WRITTEN PROBLEM A: Output the lines of the records exactly as they stand, everything from the line containing "When you look" down to the line containing "1581 millimetres", with both of those lines included.

SOURCE PASSAGE:
Metroid Prime 2: Echoes
Still haven't picked up Metroid Prime 2? Shame on you! Here's one more look at the game that explains why Echoes is an absolute must-have.
Despite all odds, Metroid Prime was a complete success in transferring the classic Metroid formula to 3D. It really, really shouldn't have worked. It was a new 3D update of a near-on ten year-old classic side-scrolling shooter, now changed to a first person perspective under a rookie first-game developer whose workforce was being laid off in droves, with allegedly unimpressive projects rapidly getting canned. But it worked, and then some.
Prime is still one of the greatest games of this generation, and it saddens me that every time I hear about someone buying it they always play it for an hour and then never go near it again. Games have changed, gamers have changed. Metroid Prime so perfectly transferred the original game's play style of progression, backtracking and item collecting, that it has a certain appeal that doesn't click at all with gamers who barely remember the SNES. The fact that it's an action/adventure game disguised as a first-person shooter doesn't help.

MATERIAL FOR THIS EXERCISE:

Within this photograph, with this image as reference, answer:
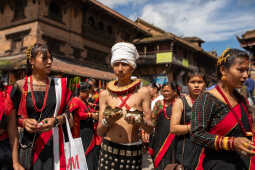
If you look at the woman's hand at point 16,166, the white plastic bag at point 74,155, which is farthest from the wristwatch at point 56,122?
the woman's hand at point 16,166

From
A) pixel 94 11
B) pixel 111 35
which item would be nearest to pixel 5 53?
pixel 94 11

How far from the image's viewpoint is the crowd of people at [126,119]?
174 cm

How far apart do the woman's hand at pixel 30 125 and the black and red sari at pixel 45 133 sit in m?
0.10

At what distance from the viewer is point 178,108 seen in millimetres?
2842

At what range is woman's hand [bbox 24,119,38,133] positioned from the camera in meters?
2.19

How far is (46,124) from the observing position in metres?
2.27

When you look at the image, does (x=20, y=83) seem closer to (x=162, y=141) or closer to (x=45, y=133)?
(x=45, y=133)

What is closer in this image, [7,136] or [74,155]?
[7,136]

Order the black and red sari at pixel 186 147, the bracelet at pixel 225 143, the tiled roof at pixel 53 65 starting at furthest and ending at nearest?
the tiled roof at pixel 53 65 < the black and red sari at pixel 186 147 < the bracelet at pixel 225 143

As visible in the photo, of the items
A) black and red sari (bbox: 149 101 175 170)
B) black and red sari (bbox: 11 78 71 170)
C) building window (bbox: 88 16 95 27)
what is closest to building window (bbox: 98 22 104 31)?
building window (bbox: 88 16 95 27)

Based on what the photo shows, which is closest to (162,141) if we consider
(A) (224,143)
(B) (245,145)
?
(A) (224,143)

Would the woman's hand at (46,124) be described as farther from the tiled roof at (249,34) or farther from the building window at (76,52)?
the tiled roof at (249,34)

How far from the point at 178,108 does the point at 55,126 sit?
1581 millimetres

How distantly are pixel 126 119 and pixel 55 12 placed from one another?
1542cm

WRITTEN PROBLEM B: Return, word for word, everything in the passage on Metroid Prime 2: Echoes from "Prime is still" down to "shooter doesn't help.".

WORKED ANSWER A:
When you look at the image, does (x=20, y=83) seem closer to (x=162, y=141) or closer to (x=45, y=133)?
(x=45, y=133)

What is closer in this image, [7,136] or [74,155]?
[7,136]

Order the black and red sari at pixel 186 147, the bracelet at pixel 225 143, the tiled roof at pixel 53 65 starting at furthest and ending at nearest?
the tiled roof at pixel 53 65 < the black and red sari at pixel 186 147 < the bracelet at pixel 225 143

As visible in the photo, of the items
A) black and red sari (bbox: 149 101 175 170)
B) black and red sari (bbox: 11 78 71 170)
C) building window (bbox: 88 16 95 27)
what is closest to building window (bbox: 98 22 104 31)?
building window (bbox: 88 16 95 27)

Based on what the photo shows, which is closest to (162,141) if we consider
(A) (224,143)
(B) (245,145)
?
(A) (224,143)

Would the woman's hand at (46,124) be described as farther from the tiled roof at (249,34) or farther from the building window at (76,52)?
the tiled roof at (249,34)

How far from the point at 178,108 does the point at 55,126 sit?
1581 millimetres

WORKED ANSWER B:
Prime is still one of the greatest games of this generation, and it saddens me that every time I hear about someone buying it they always play it for an hour and then never go near it again. Games have changed, gamers have changed. Metroid Prime so perfectly transferred the original game's play style of progression, backtracking and item collecting, that it has a certain appeal that doesn't click at all with gamers who barely remember the SNES. The fact that it's an action/adventure game disguised as a first-person shooter doesn't help.